230.カルトン共和国②
ペトラ中佐については引き続き事実関係の確認を指示した。
ヴノ大佐は、ペトラ中佐の下についているルマロン少尉であれば何かを知っている可能性が高いため、聞き取りを行うと言って急ぎ退室していった。
分からないのは、パレット王国だ。
カルトン共和国とパレット王国の間にクルール王国があるため、パレット王国とは国境も接していないし離れている。10年前に共和国がクルール王国に攻め込んだときのように、国土を広げようというという名目ではないはずだ。
共和国は厳しい気候と痩せた土地の小さな国だ。
我が国ながら、今更あの大きな国が積極的に欲しがるとは思えなかった。
もしや宝石… 鉱物が目当てか…?
パレット王国にも鉱山はあるが、内容が鉄や銅などの重金属や宝石ではなく、硝石や硫黄、珪石、鉛丹などの種類と聞く。
だから、我が国の金属資源を狙っているのだろうか…
考えても分からない。
ガバル元帥は頭を振って大将に命令した。
「とりあえず要求を聞いてこい」
パレット王国は女王制の国。
男に下に見られないよう、女児に対しても幼少期から武術を習わせるほどの武闘派国家だ。

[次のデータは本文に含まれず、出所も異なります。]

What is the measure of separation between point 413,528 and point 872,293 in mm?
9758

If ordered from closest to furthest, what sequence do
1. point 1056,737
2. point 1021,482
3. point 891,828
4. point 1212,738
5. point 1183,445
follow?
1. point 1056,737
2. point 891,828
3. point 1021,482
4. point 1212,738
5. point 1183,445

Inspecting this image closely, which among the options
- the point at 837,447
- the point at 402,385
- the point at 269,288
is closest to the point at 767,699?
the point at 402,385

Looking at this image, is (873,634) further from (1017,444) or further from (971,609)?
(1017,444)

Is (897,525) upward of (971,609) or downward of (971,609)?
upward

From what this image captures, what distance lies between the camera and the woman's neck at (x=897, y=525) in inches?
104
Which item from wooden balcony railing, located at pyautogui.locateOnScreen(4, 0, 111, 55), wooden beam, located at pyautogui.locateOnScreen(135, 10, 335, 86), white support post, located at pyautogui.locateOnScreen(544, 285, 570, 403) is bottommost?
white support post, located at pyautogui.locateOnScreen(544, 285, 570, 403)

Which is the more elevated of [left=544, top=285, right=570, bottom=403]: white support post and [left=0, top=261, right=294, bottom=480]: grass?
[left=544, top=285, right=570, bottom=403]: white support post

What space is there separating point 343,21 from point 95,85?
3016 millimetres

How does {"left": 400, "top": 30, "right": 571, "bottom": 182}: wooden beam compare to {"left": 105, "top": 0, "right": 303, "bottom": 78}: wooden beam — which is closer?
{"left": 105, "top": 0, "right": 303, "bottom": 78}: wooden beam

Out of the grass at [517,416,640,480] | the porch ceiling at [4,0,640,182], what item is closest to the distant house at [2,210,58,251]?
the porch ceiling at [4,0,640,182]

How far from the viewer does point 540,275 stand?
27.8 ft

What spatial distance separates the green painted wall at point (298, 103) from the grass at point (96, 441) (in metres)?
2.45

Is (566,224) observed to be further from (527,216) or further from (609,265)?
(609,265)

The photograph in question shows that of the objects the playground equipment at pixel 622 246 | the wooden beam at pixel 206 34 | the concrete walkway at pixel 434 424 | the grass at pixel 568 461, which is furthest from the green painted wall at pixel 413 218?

基本、要求は話し合いよりも力で奪い取る主義で、女王もかなり荒っぽい性格で知られている。
国土が大陸一広いのも、過去は3つあった国を1つに統合したからであった。舐めてかかるわけにはいかない。
それにしてもどうなっているんだ…
面倒ごとがこうも立て続くなど。
まだ冬は長く、国力の回復には程遠い。
ギリッ…
「とりあえず、大佐、大将の報告を待ちましょう…」
爪が掌に食い込むほど握りしめ、黙り込んだ元帥に、補佐官が温かいお茶を差し出した。
※ ※ ※
パレット王国の艦船は、砲撃を行った場所から少し離れた港に停船していた。
カルトン共和国は国土の半分が海に面した国でありながら、崖になっている部分が多く、船がつけられる港は2箇所しかない。
港では、見たことのない大きな船を一目見ようと、見物人が押し寄せていた。
船からは誰も降りてこないし、物音もしなかった。
そこに、黒い軍服の一団が馬を駆って現れた。
騒ぐ見物人達に早くこの場を去るよう指示し、追い立てる。
そして誰もいなくなったことを確認すると馬から降り、船に向かって声を張り上げた。
「パレット王国の方に申し上げる!
私は、カルトン共和国が大将、ベルヒ・ヤウエンと申す!
先程、此度の戦についての布告を受け取った!
貴国の要求について、お聞かせ願いたい!」
ベルヒ大将の声が海に響く。
戦うか、戦わざるべきかは、王国の開戦目的次第だ。
まずはこの戦争の意味を知らなければならない。
ややあって、船から2人の男が降りてきた。
2人共、見たことのない服を着ているが、顔が全く同じだ。どうやら双子のようだった。
「はじめまして、ベルヒ大将殿。私はアントスと申します。これから、我が国の最高司令官の所までご案内します。お話の場を設けておりますので、武器を置き、お1人でついてこられて下さい。害なすつもりはありませんから、ご安心下さいませ」
「はじめまして、ベルヒ大将殿。私はクッカと申します。貴方様が船におられる間、私はこの場に残り、そちらの捕虜となります。貴方が無事に戻ってこられたら、私も自船に帰ります。御身が万一ご無事でない場合、私の首を刎ねて頂いて構いません。そのようなことには、なりませんが」
初めて聞く提案だった。
素性の分からぬ外国船に丸腰で乗るのは正直嫌ではあったが、こうまでされては断ることはできない。
静かに頷き、武器を置いてアントスの後に続いた。